Не шутка. Он пчеловод-промышленник. Летаеть самолетом в Астрахань. По пять рябчиков за килограмм, - В словах Матвеича прозвучала нескрываемая зависть к Филиппу Федоровичу. - Так-то вот!
Он прихлопнул ладонью по столу, поднялся и, сняв с горящего примуса кастрюлю с водой, начал мыть и вытирать насухо полотенцем посуду. Мы пошли к своей будке. Тесть нашарил на полке спички, зажег фонарь "летучая мышь", с мутным, задымленным пузырем. Фитиль затрещал, пламя вытеснило сумрак, и я увидел на уровне плеч разборные нары из досок, на них постель.
Нары широкие, но я пожелал спать отдельно, внизу.
Тесть внес крышку от улья-лежака, приспособил к ней какой-то ящик, все это застелил пледом, сверху чистой простыней, дал мне подушку и байковое одеяло.

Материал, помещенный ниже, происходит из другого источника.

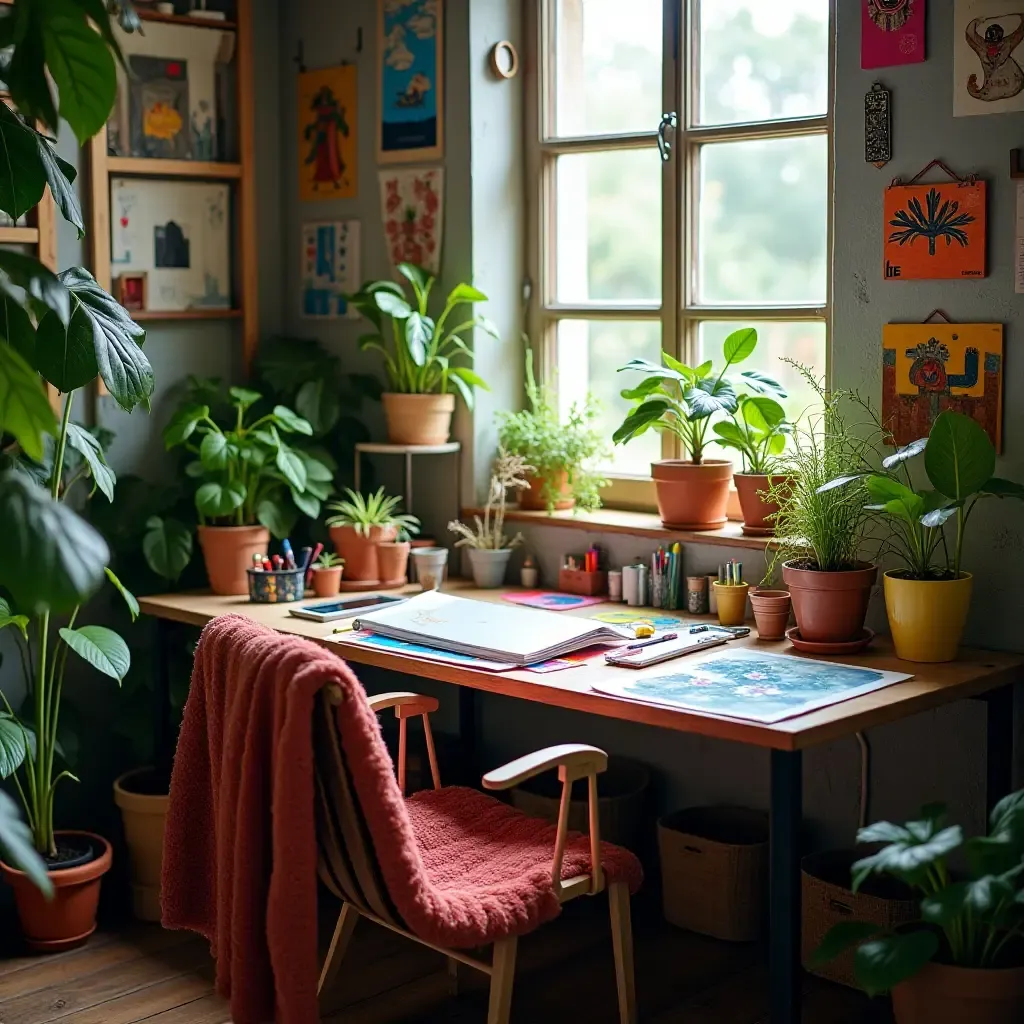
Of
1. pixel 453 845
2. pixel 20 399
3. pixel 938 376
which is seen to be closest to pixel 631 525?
pixel 938 376

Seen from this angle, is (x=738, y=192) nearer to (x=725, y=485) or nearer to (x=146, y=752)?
(x=725, y=485)

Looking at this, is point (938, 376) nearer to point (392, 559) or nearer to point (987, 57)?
point (987, 57)

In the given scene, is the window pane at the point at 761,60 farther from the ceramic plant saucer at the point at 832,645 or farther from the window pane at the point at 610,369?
the ceramic plant saucer at the point at 832,645

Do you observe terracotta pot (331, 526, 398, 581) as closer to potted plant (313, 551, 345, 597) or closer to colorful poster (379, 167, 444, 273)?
potted plant (313, 551, 345, 597)

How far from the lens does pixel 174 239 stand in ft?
13.6

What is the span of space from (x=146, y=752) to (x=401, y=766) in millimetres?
1079

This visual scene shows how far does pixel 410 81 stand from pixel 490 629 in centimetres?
162

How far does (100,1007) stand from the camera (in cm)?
330

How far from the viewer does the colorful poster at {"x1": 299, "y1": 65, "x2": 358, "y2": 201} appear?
4.25 m

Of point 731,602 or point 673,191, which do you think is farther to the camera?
point 673,191

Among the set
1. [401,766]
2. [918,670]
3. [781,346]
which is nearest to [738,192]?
[781,346]

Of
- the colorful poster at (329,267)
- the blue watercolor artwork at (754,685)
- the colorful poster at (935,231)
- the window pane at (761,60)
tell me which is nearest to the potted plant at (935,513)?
the blue watercolor artwork at (754,685)

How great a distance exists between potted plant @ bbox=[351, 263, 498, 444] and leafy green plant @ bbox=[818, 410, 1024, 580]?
121 centimetres

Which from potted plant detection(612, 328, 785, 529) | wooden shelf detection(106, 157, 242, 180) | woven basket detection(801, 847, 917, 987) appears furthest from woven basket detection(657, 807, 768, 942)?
wooden shelf detection(106, 157, 242, 180)
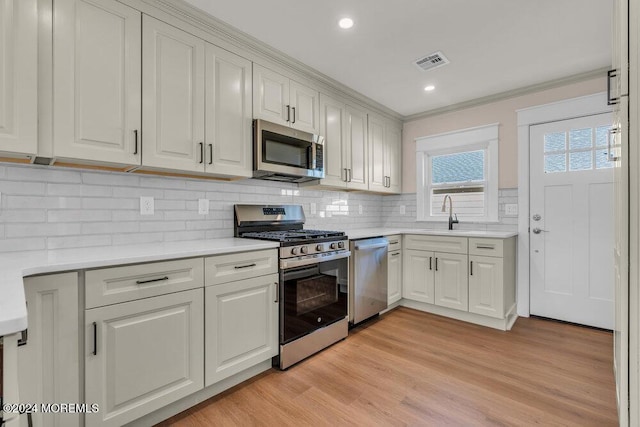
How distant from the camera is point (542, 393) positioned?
191 centimetres

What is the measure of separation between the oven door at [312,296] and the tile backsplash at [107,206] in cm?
75

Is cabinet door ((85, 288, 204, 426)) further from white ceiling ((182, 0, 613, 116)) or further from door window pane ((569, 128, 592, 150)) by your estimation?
door window pane ((569, 128, 592, 150))

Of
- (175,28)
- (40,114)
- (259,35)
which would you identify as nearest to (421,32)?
(259,35)

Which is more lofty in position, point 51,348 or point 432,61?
point 432,61

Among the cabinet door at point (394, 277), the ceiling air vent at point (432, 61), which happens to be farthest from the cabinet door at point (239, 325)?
the ceiling air vent at point (432, 61)

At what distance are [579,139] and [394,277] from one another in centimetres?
227

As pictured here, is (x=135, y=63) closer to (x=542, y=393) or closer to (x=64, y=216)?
(x=64, y=216)

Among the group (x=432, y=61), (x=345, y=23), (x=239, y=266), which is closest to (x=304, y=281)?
(x=239, y=266)

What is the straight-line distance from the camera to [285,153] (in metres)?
2.59

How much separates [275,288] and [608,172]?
3199 mm

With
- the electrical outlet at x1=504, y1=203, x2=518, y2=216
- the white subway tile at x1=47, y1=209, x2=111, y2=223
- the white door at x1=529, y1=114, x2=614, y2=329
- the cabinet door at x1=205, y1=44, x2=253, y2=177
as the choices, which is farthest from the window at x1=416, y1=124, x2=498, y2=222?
the white subway tile at x1=47, y1=209, x2=111, y2=223

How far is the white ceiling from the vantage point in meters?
2.04

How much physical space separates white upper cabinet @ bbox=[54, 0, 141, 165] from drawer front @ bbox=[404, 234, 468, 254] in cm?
276

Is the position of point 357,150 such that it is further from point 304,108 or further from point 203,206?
point 203,206
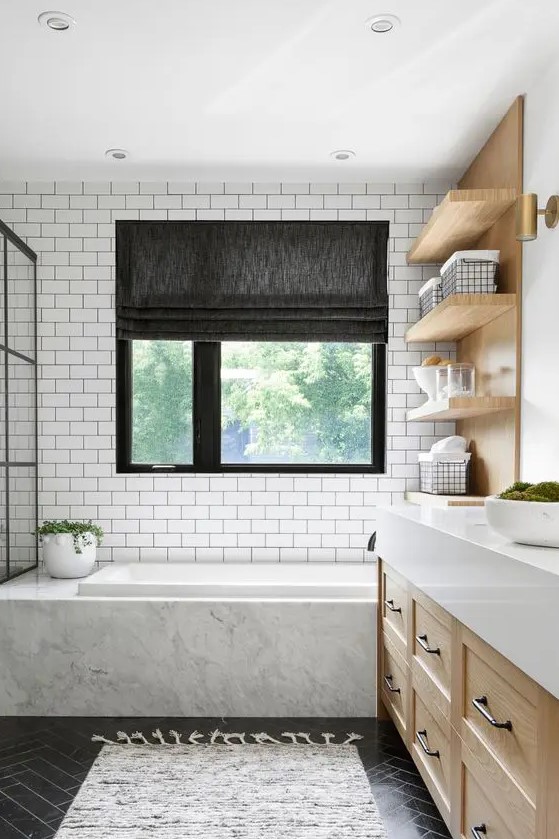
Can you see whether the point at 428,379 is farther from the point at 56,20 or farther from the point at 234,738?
the point at 56,20

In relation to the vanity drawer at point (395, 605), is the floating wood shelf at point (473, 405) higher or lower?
higher

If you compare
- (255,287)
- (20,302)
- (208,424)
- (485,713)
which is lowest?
(485,713)

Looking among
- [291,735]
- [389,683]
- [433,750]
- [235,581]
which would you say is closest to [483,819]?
[433,750]

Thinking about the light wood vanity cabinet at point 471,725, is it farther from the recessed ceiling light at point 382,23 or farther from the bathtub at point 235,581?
the recessed ceiling light at point 382,23

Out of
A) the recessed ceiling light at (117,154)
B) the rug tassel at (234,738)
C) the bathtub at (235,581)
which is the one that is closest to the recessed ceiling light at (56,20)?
the recessed ceiling light at (117,154)

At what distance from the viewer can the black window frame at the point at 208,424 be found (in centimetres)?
417

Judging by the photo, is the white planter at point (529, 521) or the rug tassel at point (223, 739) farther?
the rug tassel at point (223, 739)

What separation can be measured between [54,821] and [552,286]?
2.52 m

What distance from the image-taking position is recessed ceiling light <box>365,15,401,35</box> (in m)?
2.54

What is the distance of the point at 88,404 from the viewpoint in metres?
4.14

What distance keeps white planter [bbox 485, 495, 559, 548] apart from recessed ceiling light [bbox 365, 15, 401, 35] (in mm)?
1759

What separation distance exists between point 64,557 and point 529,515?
269 cm

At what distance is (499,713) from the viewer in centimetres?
165

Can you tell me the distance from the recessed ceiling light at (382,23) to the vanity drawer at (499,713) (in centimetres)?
204
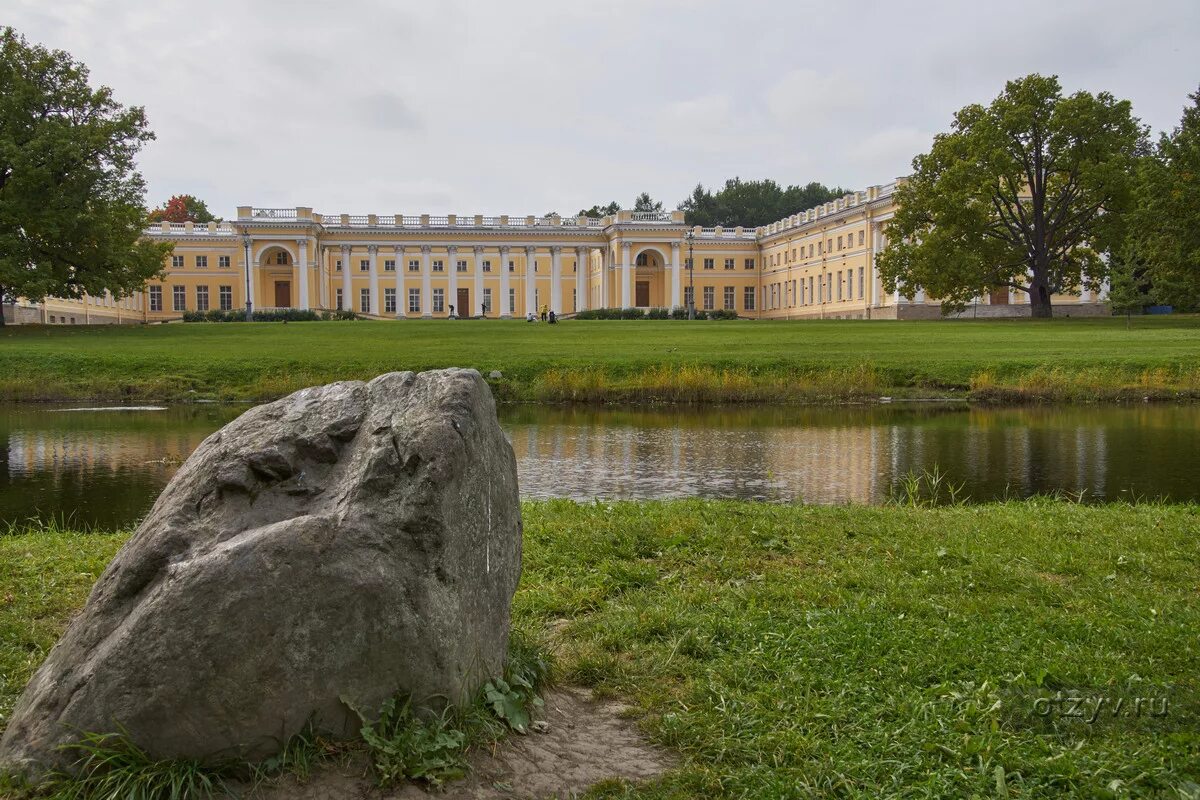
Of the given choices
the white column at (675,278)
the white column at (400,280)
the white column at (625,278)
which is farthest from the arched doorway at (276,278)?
the white column at (675,278)

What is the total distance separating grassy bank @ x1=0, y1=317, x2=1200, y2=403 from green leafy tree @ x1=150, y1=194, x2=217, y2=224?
64.8 meters

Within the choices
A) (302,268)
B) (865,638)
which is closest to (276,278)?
(302,268)

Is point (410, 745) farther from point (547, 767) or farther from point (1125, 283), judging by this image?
point (1125, 283)

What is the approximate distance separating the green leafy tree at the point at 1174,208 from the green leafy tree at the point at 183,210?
82.2m

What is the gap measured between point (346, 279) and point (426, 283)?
23.7 ft

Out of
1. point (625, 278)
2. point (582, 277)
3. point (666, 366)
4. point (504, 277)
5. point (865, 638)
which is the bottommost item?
point (865, 638)

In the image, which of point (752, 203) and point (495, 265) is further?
point (752, 203)

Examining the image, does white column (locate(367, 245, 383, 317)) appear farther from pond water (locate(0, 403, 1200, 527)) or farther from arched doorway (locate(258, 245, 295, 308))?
pond water (locate(0, 403, 1200, 527))

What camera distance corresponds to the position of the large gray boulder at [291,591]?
2852 millimetres

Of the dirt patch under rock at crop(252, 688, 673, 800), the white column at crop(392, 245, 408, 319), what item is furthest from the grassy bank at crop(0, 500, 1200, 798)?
the white column at crop(392, 245, 408, 319)

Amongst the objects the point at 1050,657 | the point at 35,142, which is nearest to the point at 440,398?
the point at 1050,657

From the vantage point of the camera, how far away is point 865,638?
14.0ft

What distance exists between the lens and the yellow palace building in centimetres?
7812

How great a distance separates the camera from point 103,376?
24.8 meters
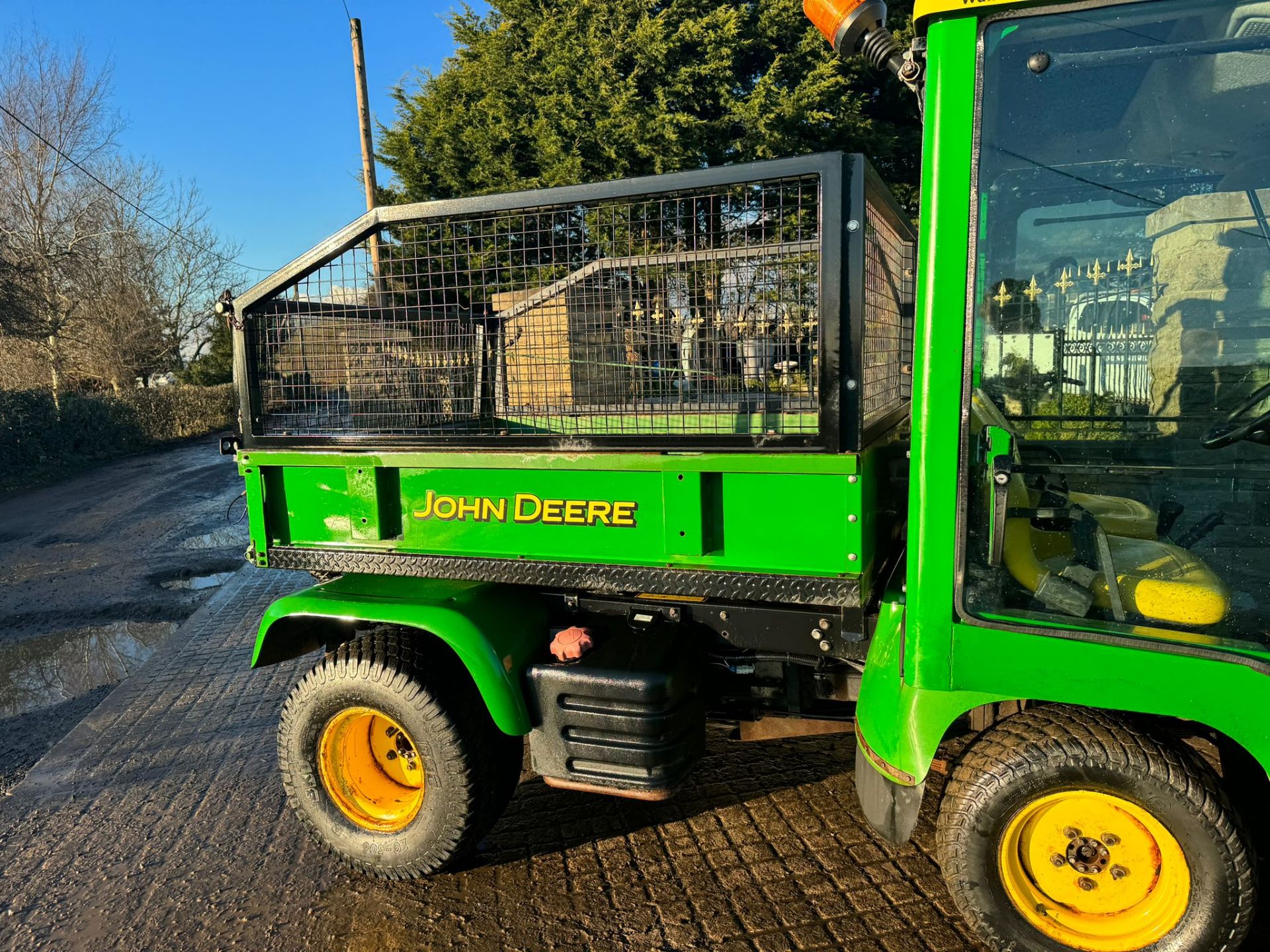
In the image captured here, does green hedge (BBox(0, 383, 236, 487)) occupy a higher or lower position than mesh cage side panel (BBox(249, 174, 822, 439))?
lower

Небо очистилось от последних туч, ветер стих. В лесу пели птицы. Между веток прорезался тонкий, едва различимый серпик молодика. Я полюбовался его рожками, послушал невыразимое пенье, среди которого особой напевностью и трогательным очарованием выделялись голоса соловьев (сколько их было вокруг!), вернулся в будку, с удовольствием разделся и лег, испытывая усталость путника, наконец-то нашедшего скромный приют.
Все обернулось как нельзя лучше: я на пасеке. Сегодня у тестя восемьсот граммов прибыли, и, если она продержится недели две-три, мы приступим к первой качке.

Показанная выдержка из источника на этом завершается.